In the morning, I meet Bob Gainey for breakfast.
“We don’t seem to want to do it this year,” he says, “or have the ability to do it all the time.” He invokes the Cincinnati Reds. “You can hold on to it for so long, then it slips away. But we still have the potential,” he concludes wistfully.
Toe Blake is in the lobby, mingling with the players. It’s been a long haul for Toe, working in the mines in summer in Falconbridge when he was playing with the Punch Line, and then coaching the greatest Canadiens team ever, its total payroll $300,000. A long way from there to here.
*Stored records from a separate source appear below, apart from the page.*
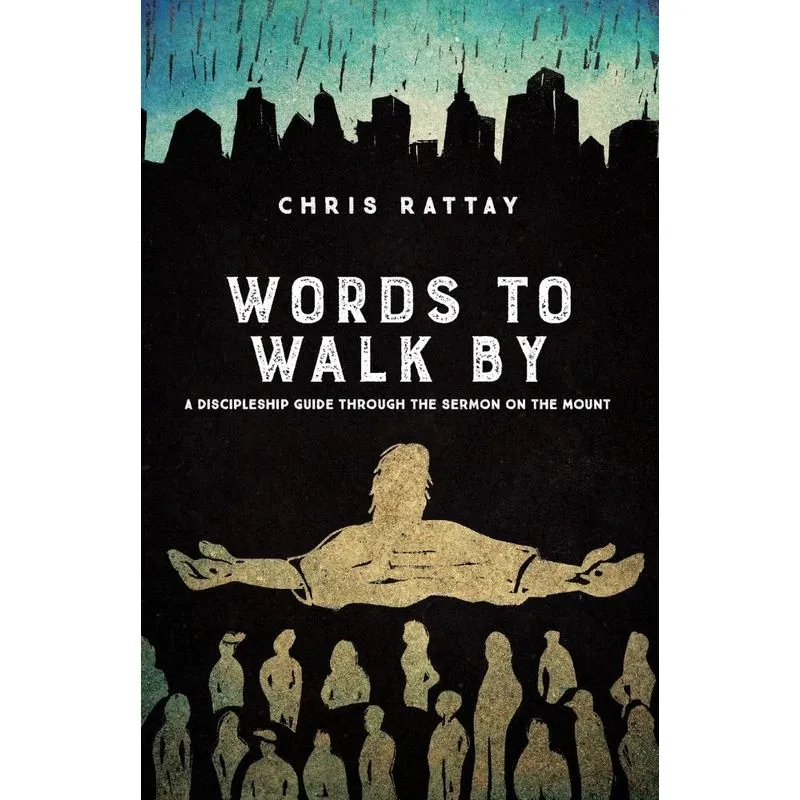 Words to Walk By
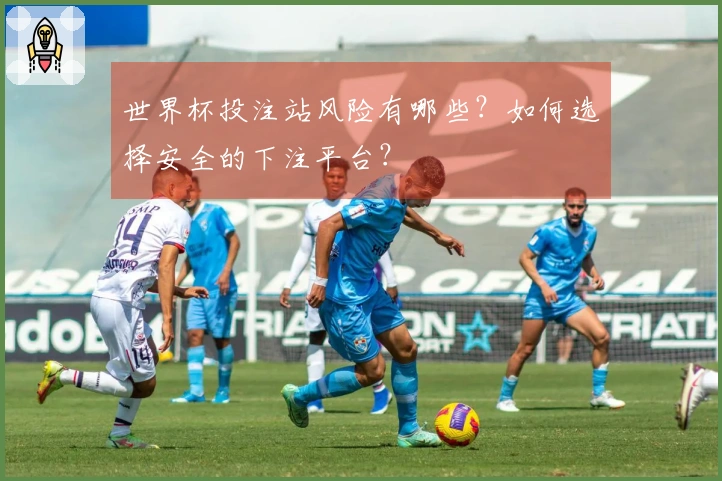 世界杯投注站风险有哪些？如何选择安全的下注平台？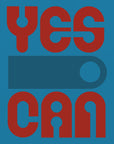 Plakat - Yes I Can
Now travelling with today’s
Glorieux,
disco-smart in their Carin jackets, ostentatious fur coats, suede boots; a team representing a total payroll estimated at $3 million. “When I was playing in this league,” Toe says, “I worried about my job. Even the stars worried. If you went sour for five games, maybe even a couple, down you went, but now…” Today’s average player, he acknowledges, is a better skater, but he misses the passing and the play-making of the vintage NHL years. In that feathery voice of his, Toe laments that even on the power play, forwards tend to shoot the puck into the corners, rather than carrying it over the blue line. “If I were still coaching I’d bring back puck handling. I wouldn’t want them to throw the puck away. Look at the Russians. They’re skating all the time. That’s their secret.” Neither is Toe an admirer of the slap shot. “Dick Irvin used to say it doesn’t matter how hard you hit that glass or the boards, the light won’t go on.”
The team bus is due to leave for the Garden at five o’clock, but come four Lafleur is pacing the lobby, enclosed in a space all his own. Doug Herron, whose wife gave birth to a baby girl the day before, will be in the nets. “I know I’m ready,” he says. “But sometimes you’ve got it, sometimes not.”